Write out the entries word for word, starting at the line with "At what depth" and continuing through the last line of the entries.

_ _ _ _ _ _ _

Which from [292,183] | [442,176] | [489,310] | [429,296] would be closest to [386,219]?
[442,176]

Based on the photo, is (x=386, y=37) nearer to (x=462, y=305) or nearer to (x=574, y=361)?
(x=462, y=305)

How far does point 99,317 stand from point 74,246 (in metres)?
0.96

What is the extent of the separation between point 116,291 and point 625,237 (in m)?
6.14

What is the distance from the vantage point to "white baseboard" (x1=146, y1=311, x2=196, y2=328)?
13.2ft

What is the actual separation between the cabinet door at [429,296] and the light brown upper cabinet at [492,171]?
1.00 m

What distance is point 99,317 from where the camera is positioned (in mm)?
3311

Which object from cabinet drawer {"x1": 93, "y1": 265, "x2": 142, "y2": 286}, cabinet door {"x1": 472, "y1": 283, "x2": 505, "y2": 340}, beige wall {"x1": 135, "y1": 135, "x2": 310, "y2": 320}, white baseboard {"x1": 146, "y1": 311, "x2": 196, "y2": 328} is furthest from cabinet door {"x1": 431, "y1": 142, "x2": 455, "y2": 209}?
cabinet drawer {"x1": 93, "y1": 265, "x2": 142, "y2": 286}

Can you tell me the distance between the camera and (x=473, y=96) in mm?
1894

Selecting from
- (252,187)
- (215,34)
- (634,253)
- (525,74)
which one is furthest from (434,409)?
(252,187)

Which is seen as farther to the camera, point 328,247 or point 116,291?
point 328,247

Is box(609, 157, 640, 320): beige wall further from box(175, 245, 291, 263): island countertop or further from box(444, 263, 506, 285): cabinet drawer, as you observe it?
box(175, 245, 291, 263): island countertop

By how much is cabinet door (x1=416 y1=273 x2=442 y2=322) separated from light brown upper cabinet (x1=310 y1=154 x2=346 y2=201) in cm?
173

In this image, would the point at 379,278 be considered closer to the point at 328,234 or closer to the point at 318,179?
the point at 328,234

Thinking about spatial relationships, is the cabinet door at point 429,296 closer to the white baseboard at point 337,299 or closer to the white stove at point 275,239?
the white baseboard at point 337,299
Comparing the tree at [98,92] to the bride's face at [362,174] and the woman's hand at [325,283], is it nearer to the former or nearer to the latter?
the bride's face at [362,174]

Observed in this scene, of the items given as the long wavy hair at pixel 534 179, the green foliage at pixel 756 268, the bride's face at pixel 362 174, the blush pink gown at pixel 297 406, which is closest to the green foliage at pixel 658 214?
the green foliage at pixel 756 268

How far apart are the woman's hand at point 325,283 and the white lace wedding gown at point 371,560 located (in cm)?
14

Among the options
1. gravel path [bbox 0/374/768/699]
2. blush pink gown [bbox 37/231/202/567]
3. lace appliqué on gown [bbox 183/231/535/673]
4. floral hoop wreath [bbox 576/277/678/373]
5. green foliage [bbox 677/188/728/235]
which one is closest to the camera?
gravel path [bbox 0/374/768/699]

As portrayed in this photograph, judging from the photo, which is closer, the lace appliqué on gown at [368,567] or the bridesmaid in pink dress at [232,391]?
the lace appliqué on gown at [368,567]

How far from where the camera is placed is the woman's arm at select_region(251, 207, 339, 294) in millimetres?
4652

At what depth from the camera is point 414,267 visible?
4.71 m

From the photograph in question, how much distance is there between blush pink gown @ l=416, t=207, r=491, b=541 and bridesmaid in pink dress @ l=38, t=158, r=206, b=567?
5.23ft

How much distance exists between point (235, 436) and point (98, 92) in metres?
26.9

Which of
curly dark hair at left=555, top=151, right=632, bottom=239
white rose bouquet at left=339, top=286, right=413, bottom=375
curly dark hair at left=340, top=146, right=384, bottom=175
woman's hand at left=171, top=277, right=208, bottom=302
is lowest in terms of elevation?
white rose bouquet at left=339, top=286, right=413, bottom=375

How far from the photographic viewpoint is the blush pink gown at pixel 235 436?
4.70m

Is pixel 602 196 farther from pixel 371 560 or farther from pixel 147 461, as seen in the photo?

_ _ _ _ _ _ _

(Solution to the problem)
At what depth from the camera is point 414,267 visible?
4.71 m

From the photograph in question, how much distance is there between blush pink gown @ l=416, t=207, r=491, b=541 and bridesmaid in pink dress @ l=38, t=158, r=206, b=567?
5.23ft

How much distance exists between point (235, 436) and point (98, 92) in metres?
26.9

Which of
curly dark hair at left=555, top=151, right=632, bottom=239
white rose bouquet at left=339, top=286, right=413, bottom=375
curly dark hair at left=340, top=146, right=384, bottom=175
woman's hand at left=171, top=277, right=208, bottom=302
is lowest in terms of elevation?
white rose bouquet at left=339, top=286, right=413, bottom=375

How far from the photographic viewpoint is the blush pink gown at pixel 235 436?
4.70m

Is pixel 602 196 farther from pixel 371 560 or farther from pixel 147 461, as seen in the photo?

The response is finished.